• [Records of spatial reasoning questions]
################

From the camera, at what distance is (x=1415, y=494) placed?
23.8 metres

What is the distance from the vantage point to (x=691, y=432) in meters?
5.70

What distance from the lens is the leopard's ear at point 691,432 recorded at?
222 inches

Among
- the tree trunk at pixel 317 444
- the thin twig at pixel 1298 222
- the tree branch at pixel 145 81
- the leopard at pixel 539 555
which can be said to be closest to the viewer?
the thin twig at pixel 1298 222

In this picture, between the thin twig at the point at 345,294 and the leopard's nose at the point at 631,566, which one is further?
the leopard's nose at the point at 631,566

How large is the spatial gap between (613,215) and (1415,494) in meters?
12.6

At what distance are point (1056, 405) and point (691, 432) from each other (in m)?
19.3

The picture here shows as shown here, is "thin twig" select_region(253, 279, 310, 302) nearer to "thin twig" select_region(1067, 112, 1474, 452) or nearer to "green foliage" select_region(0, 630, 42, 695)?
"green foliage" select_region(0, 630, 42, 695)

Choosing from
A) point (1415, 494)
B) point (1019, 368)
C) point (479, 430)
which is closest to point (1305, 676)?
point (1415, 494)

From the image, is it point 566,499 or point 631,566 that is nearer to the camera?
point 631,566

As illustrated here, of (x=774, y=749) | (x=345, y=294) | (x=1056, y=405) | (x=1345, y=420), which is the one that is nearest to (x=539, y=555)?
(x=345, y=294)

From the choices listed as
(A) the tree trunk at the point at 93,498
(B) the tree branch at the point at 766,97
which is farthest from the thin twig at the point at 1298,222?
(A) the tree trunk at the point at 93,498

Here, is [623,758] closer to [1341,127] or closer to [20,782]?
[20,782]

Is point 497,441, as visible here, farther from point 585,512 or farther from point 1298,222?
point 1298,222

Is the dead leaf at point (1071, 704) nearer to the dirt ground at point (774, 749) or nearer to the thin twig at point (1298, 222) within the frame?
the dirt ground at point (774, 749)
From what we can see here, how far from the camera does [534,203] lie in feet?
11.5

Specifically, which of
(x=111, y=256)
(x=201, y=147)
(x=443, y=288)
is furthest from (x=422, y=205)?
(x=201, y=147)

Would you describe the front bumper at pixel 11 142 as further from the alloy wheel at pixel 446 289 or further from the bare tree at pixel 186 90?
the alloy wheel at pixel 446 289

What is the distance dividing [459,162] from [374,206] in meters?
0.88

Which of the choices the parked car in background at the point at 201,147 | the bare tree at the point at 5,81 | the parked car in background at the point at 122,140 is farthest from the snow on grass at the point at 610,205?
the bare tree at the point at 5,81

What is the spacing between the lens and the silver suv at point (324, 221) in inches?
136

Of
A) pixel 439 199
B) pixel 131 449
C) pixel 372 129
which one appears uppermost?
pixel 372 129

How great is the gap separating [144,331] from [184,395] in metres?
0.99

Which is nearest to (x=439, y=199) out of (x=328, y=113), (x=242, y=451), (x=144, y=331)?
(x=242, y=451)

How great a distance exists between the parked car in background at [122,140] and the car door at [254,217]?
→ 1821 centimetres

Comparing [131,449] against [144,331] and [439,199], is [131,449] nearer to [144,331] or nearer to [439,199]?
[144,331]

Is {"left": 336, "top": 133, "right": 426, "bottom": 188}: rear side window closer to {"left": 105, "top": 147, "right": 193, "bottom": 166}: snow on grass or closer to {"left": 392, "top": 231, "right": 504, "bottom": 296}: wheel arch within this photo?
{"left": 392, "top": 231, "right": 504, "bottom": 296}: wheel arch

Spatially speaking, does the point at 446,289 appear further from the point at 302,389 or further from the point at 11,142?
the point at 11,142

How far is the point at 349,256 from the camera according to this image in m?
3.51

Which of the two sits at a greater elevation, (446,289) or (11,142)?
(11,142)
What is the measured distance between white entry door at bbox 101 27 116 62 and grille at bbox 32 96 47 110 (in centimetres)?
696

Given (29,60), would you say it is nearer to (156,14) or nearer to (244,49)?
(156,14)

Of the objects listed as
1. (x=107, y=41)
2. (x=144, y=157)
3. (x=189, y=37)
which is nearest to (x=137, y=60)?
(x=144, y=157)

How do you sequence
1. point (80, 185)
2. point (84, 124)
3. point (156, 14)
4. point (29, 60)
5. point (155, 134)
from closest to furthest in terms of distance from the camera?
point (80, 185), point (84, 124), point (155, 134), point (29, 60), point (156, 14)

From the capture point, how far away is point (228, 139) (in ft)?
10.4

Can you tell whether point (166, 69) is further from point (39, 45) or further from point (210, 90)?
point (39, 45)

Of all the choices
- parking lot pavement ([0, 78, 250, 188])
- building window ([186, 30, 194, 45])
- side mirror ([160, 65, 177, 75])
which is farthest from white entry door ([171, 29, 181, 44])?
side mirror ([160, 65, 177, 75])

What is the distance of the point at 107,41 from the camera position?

################

• [THE TASK]
The whole listing above needs to be written out again exactly.

• [RESULT]
From the camera, at what distance is (x=1415, y=494) placed?
23.8 metres

What is the distance from the vantage point to (x=691, y=432) in meters?
5.70

What distance from the lens is the leopard's ear at point 691,432 recorded at?
222 inches

Among
- the tree trunk at pixel 317 444
- the thin twig at pixel 1298 222
- the tree branch at pixel 145 81
- the leopard at pixel 539 555
which can be said to be closest to the viewer?
the thin twig at pixel 1298 222

In this picture, between the thin twig at the point at 345,294 and the leopard's nose at the point at 631,566, which one is further?
the leopard's nose at the point at 631,566

How large is the spatial gap between (613,215) and (1415,494) in meters?
12.6

At what distance are point (1056, 405) and point (691, 432) from each other (in m)?
19.3

The picture here shows as shown here, is "thin twig" select_region(253, 279, 310, 302) nearer to "thin twig" select_region(1067, 112, 1474, 452) or nearer to "green foliage" select_region(0, 630, 42, 695)?
"green foliage" select_region(0, 630, 42, 695)

Choosing from
A) point (1415, 494)
B) point (1019, 368)
C) point (479, 430)
which is closest to point (1305, 676)?
point (1415, 494)

From the image, is it point 566,499 or point 631,566 that is nearer to the camera?
point 631,566

As illustrated here, of (x=774, y=749) | (x=345, y=294) | (x=1056, y=405) | (x=1345, y=420), which is the one that is nearest to (x=539, y=555)?
(x=345, y=294)

From the choices listed as
(A) the tree trunk at the point at 93,498
(B) the tree branch at the point at 766,97
which is farthest from the thin twig at the point at 1298,222?
(A) the tree trunk at the point at 93,498

Here, is [623,758] closer to [1341,127] or closer to [20,782]?
[20,782]

Is point 497,441, as visible here, farther from point 585,512 or farther from point 1298,222?
point 1298,222

Is the dead leaf at point (1071, 704) nearer to the dirt ground at point (774, 749) or nearer to the thin twig at point (1298, 222) within the frame?
the dirt ground at point (774, 749)
From what we can see here, how far from the camera does [534,203] lie in feet?
11.5

Specifically, which of
(x=111, y=256)
(x=201, y=147)
(x=443, y=288)
is furthest from (x=422, y=205)?
(x=201, y=147)

Would you describe the front bumper at pixel 11 142 as further from the alloy wheel at pixel 446 289 or further from the bare tree at pixel 186 90?
the alloy wheel at pixel 446 289

What is the distance dividing [459,162] from [374,206] in meters?
0.88

Which of the choices the parked car in background at the point at 201,147 | the bare tree at the point at 5,81 | the parked car in background at the point at 122,140 is farthest from the snow on grass at the point at 610,205?
the bare tree at the point at 5,81

What is the spacing between the lens and the silver suv at point (324, 221) in inches?
136

Of
A) pixel 439 199
B) pixel 131 449
C) pixel 372 129
which one appears uppermost?
pixel 372 129

How great is the gap separating [144,331] from [184,395] in metres?
0.99

Which is nearest to (x=439, y=199) out of (x=328, y=113), (x=242, y=451), (x=144, y=331)?
(x=242, y=451)

How great a distance exists between the parked car in background at [122,140] and the car door at [254,217]?
→ 1821 centimetres

Comparing [131,449] against [144,331] and [439,199], is [131,449] nearer to [144,331] or nearer to [439,199]?
[144,331]

Is {"left": 336, "top": 133, "right": 426, "bottom": 188}: rear side window closer to {"left": 105, "top": 147, "right": 193, "bottom": 166}: snow on grass or closer to {"left": 392, "top": 231, "right": 504, "bottom": 296}: wheel arch within this photo?
{"left": 392, "top": 231, "right": 504, "bottom": 296}: wheel arch

Spatially speaking, does the point at 446,289 appear further from the point at 302,389 or further from the point at 11,142?
the point at 11,142

How far is the point at 349,256 from the camera according to this image in m?
3.51

Which of the two sits at a greater elevation, (446,289) or (11,142)?
(11,142)
What is the measured distance between white entry door at bbox 101 27 116 62 and grille at bbox 32 96 47 110 (in centimetres)?
696

Given (29,60), would you say it is nearer to (156,14) or nearer to (244,49)?
(156,14)

Of the objects listed as
1. (x=107, y=41)
2. (x=144, y=157)
3. (x=189, y=37)
which is nearest to (x=137, y=60)?
(x=144, y=157)

How do you sequence
1. point (80, 185)
2. point (84, 124)
3. point (156, 14)
4. point (29, 60)
5. point (155, 134)
from closest to furthest in terms of distance from the camera?
point (80, 185), point (84, 124), point (155, 134), point (29, 60), point (156, 14)

From the capture point, how far away is point (228, 139) (in ft)?
10.4

Can you tell whether point (166, 69) is further from point (39, 45) or further from point (210, 90)?
point (39, 45)

Of all the choices
- parking lot pavement ([0, 78, 250, 188])
- building window ([186, 30, 194, 45])
- side mirror ([160, 65, 177, 75])
which is farthest from white entry door ([171, 29, 181, 44])?
side mirror ([160, 65, 177, 75])

What is the distance of the point at 107,41 from the camera position?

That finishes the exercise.